The calculated values \u200b\u200bof the total absolute error for all members of the series, taking into account the execution of rules for rounding the measurement results and measurement errors (given in Appendix 1), are presented in Table 3.1.

Table 3.1.

Results of calculations of the total, additive and multiplicative absolute errors

No. member number

Using the results of calculations of the total absolute error and a number of measured reference values \u200b\u200bof linear dimensions, a graph is built (see Fig.3.2) dependencies, and the points on which it is built. On the axes of the graph, the initial and final values \u200b\u200bof the measurement range of the measurement means (LAN \u003d 1 M and LEX \u003d 100 m) and the maximum value of the total error of D C (d SK \u003d - 11.5 m).

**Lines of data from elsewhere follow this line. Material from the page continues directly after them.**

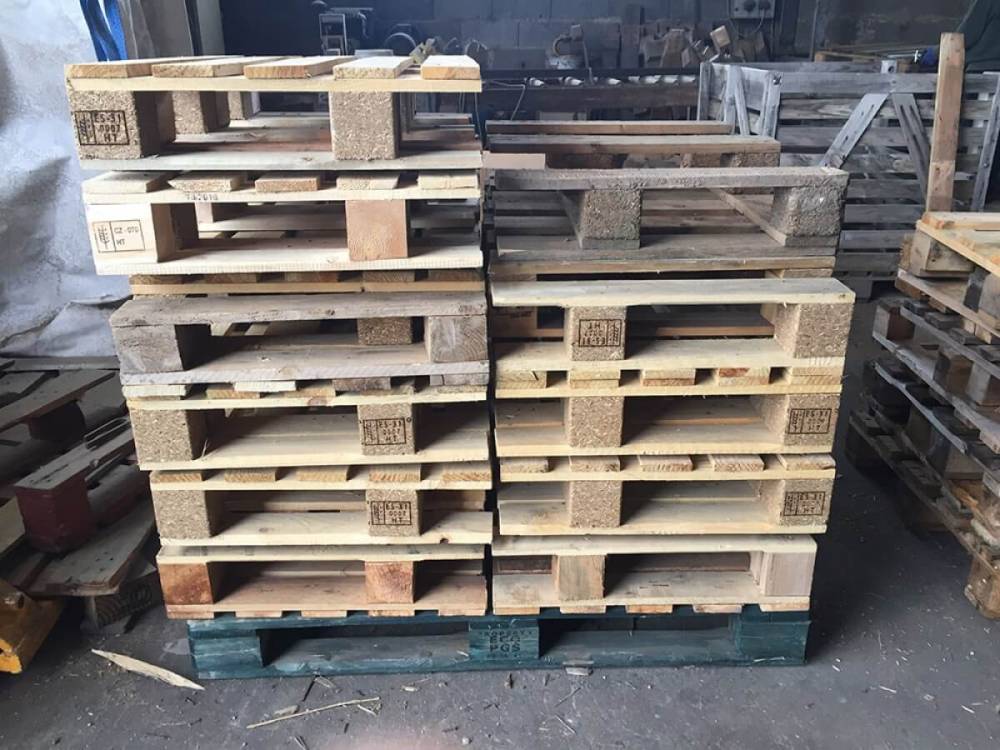 solution-palette-transport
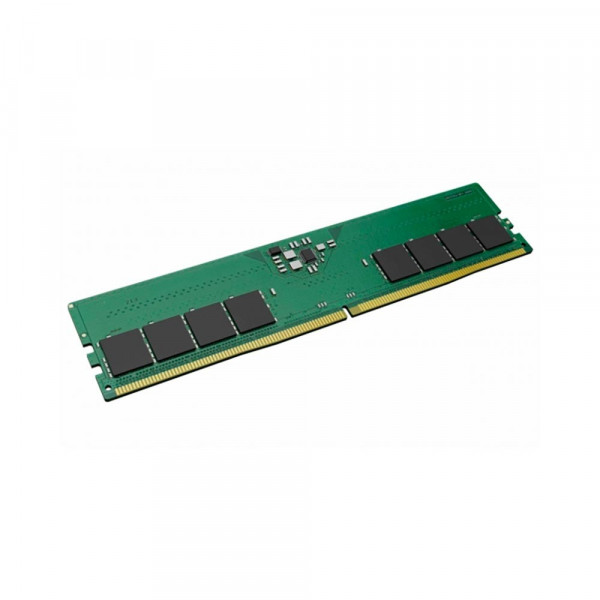 RAM Kingston Value 16GB (1x16GB) DDR5 5600MHz (KVR56U46BS8-16WP)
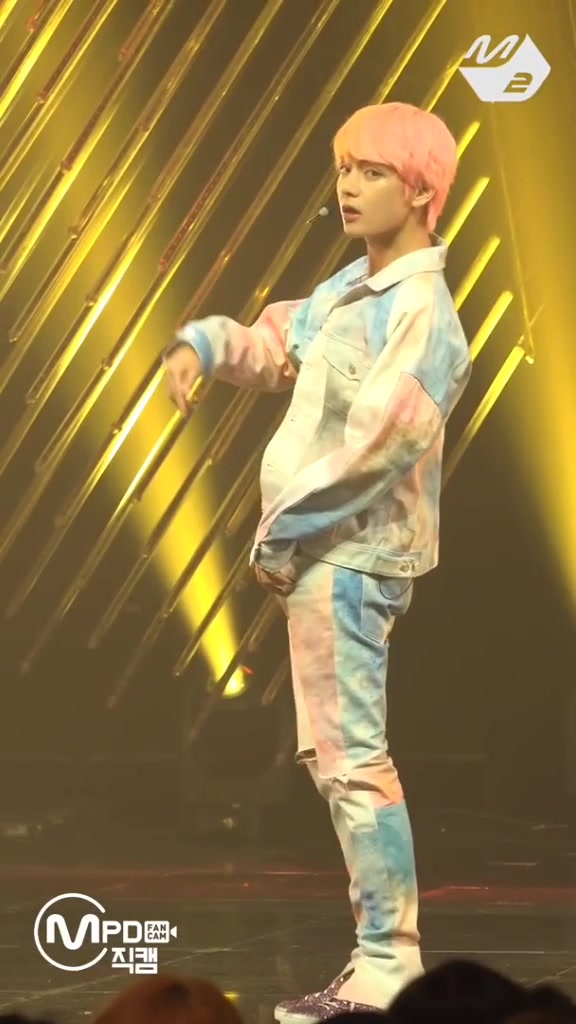 @Janjoon.KPOP
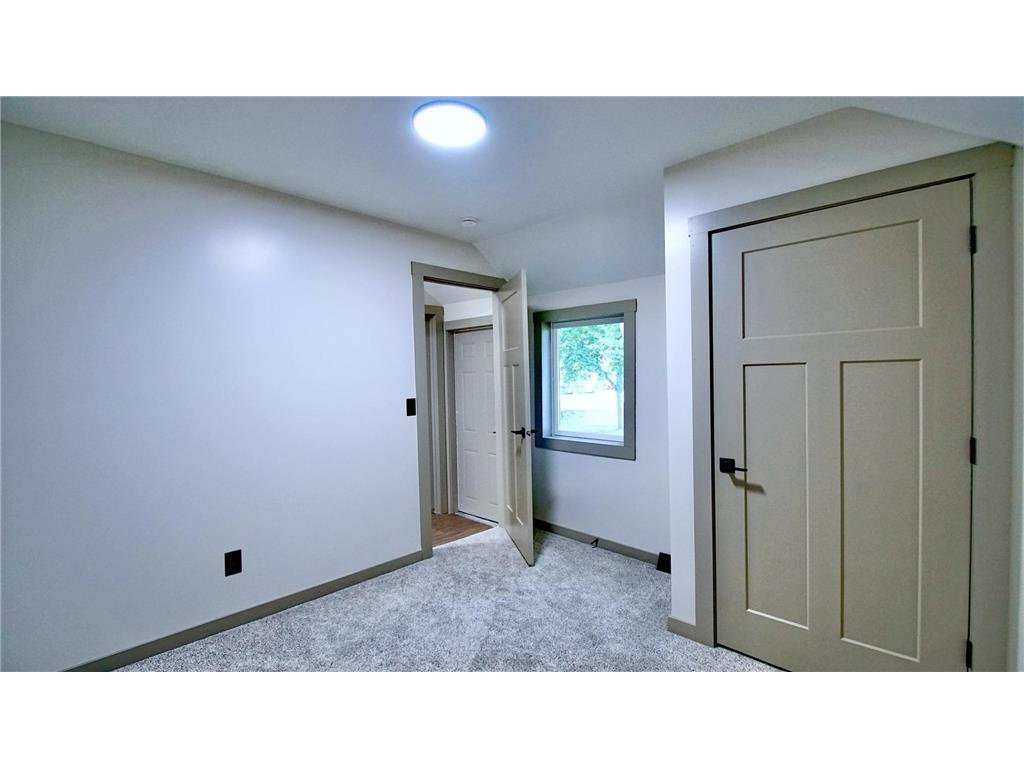 1308 Norwood Street Red Wing MN 55066 7102119 image20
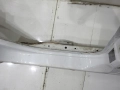 a438ae00b0bbb806d0e85b0b92212287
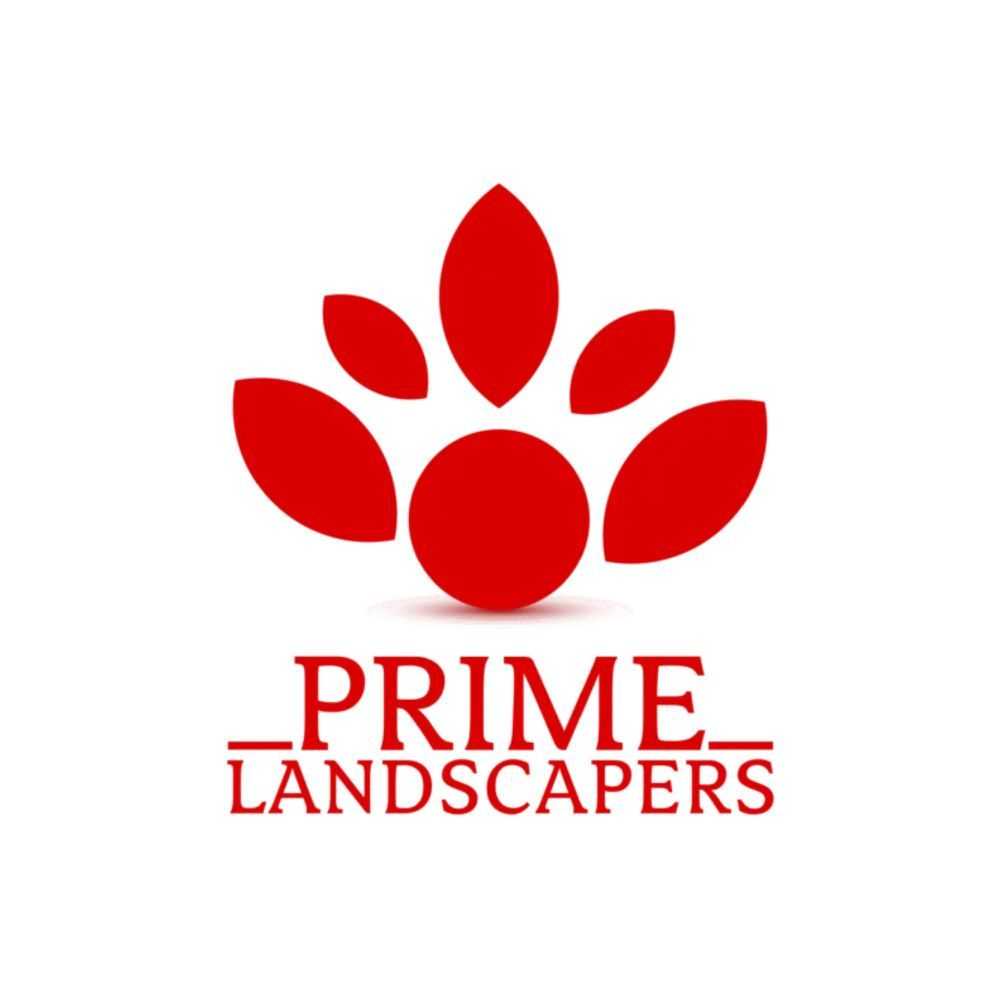 buffalo-landscaping-companies-complete-outdoor-property-solution-big-0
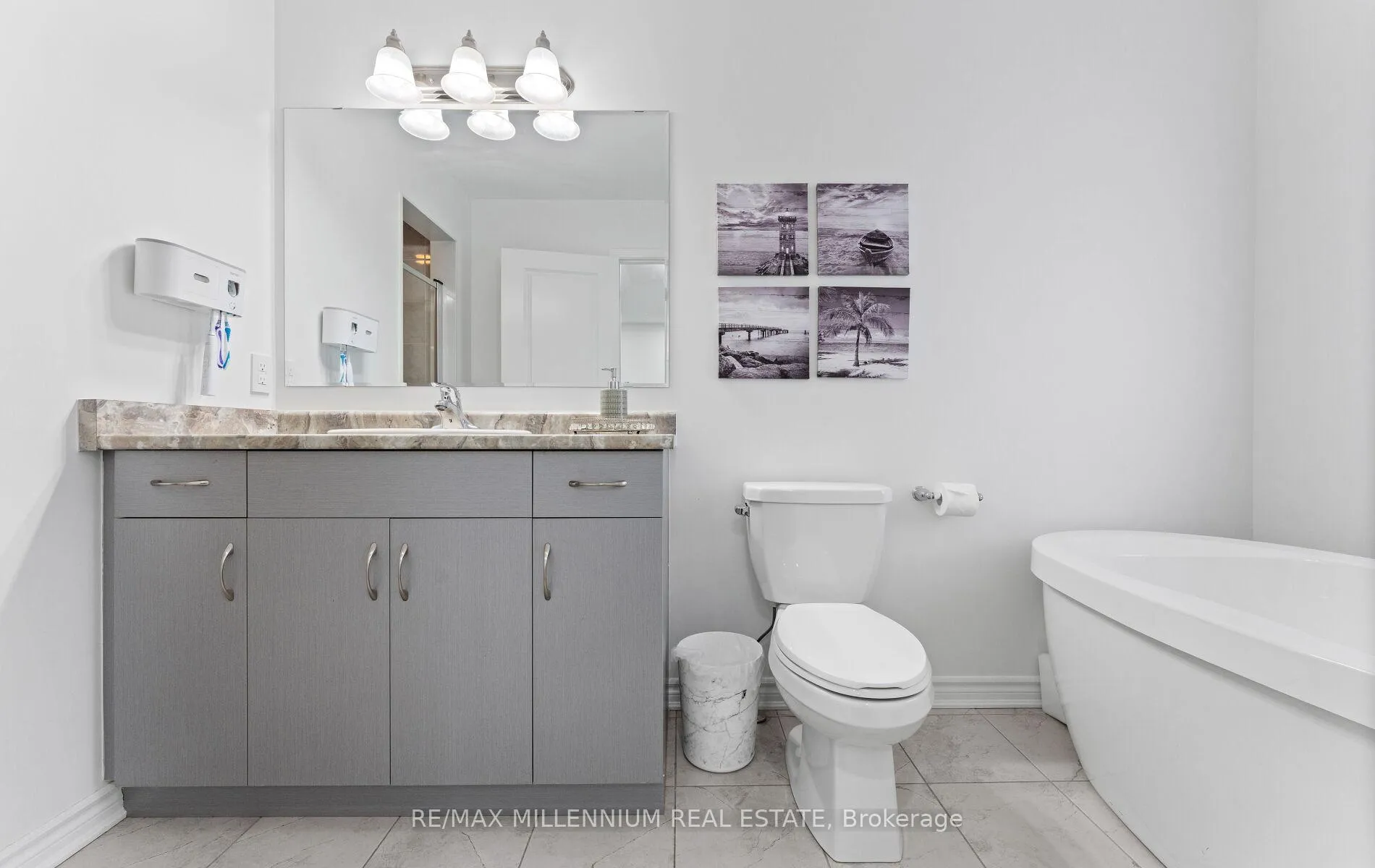 Photo 20 of 83 Casely Avenue, Richmond Hill, Rural Richmond Hill — HOMEH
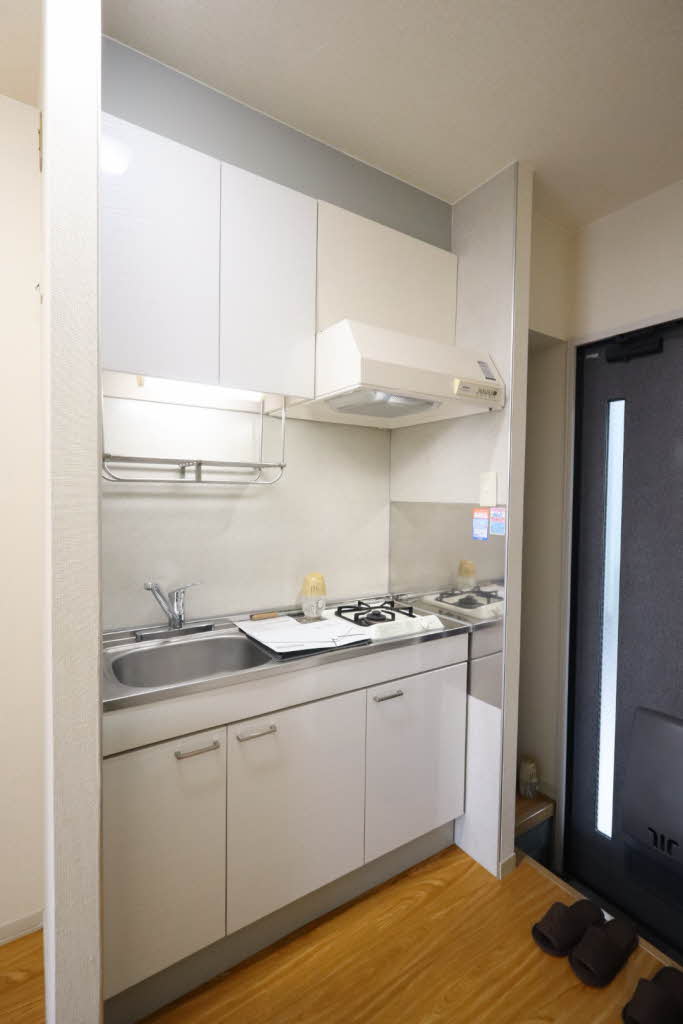 ラグーナヒル 0101号-9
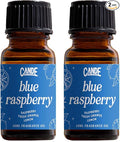CANDECraftCo Premium Fragrance Oil – Diffuser Oils Fragrances Scented by CECraftCompany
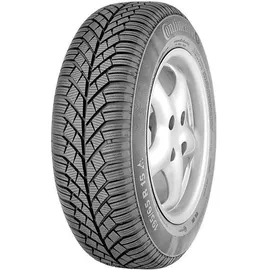 Continental ContiWinterContact TS 830 P 215/60 R16 99H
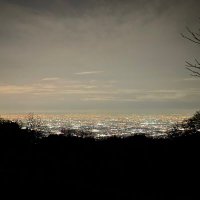 T (@t994072) Twitter profile photo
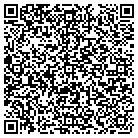 QR code with Oconnell Middle School Ptsa contacts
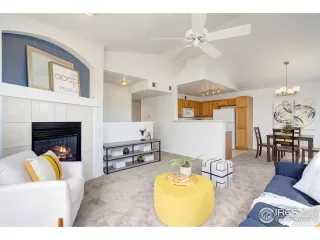 Photo #2: 949454 Listing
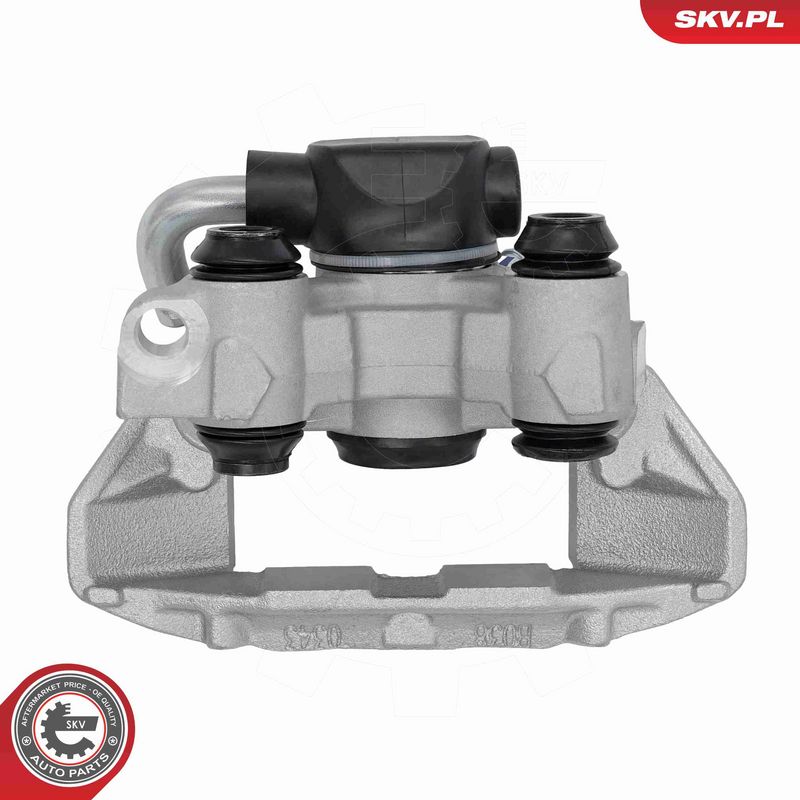ESEN SKV 79SKV483 Brake Caliper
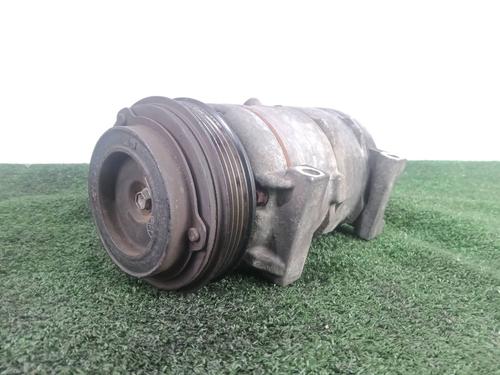 Used AC compressor IVECO DAILY VI Van 35S16, 35C16, 40C16, 50C16, 70C16 (160 hp) 31048395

On the resulting schedule (Fig. 3.2), an additive component (D A) of the total absolute error (D C) is distinguished, which is equal to the total absolute error with a minimum (initial) value of the reference values \u200b\u200bof linear dimensions (at the beginning of the measurement range of SI), i.e. D A \u003d - 0.89 m.

A graph (Fig.3.3) of the dependence of the absolute additive error d A \u003d f (L et.i), which is the direct parallel axis of the abscissa passing out of the point with the ordinate d and \u003d -0.89 m.

Fig.3.2.


Fig.3.3.

On the resulting schedule (see cris.3.2) dependences, a graph of the multiplicative component d M \u003d F (L ET), which is parallel to the graphics of the total absolute error, but begins not from the point with coordinates (7; 0.89), and from points with coordinates (7; 0), because , on the string axes, the initial and final values \u200b\u200bof the range of linear dimensional l fl (LAN \u003d 7 m and LEX \u003d 97 m) and the maximum value of the multiplicative error d m (d Mk \u003d 11.5 m). The results of the calculation of the absolute multiplicative error are shown in Table 3.1, and the chart in Figure 3.4.

Based on the fact that the used measurement means has one for the entire scale of the average relative error of -12.7%, which is calculated by formula (2.5) in the 2nd section of this work and was used to highlight the additive and multiplicative components of measurement errors in this section of the work The graph of this error will be a horizontal straight line with the ordinate -10.0% for the entire range of changes in linear size L ET.

Calculate relative additive components of errors () for each measurement measuring using the resulting value.

D A \u003d0.89 M and dependence of the form:

The results of the calculations of the relative additive components of the errors () are presented in Table 3.2, and the chart in Fig.3.5.

Fig.3.4.

Table 3.2.

The results of the calculations of the relative components of measurement errors.

No. member number


Fig.3.5.

Using the results of calculations of the absolute multiplicative component of the error, which are shown in Table 3.1, calculate the relative additive components of the error () for each measurement to the measurement means using the dependence of the form:

The results of the calculations of the relative multiplicative components of the errors () are presented in Table 3.2, and the chart in Fig.3.6.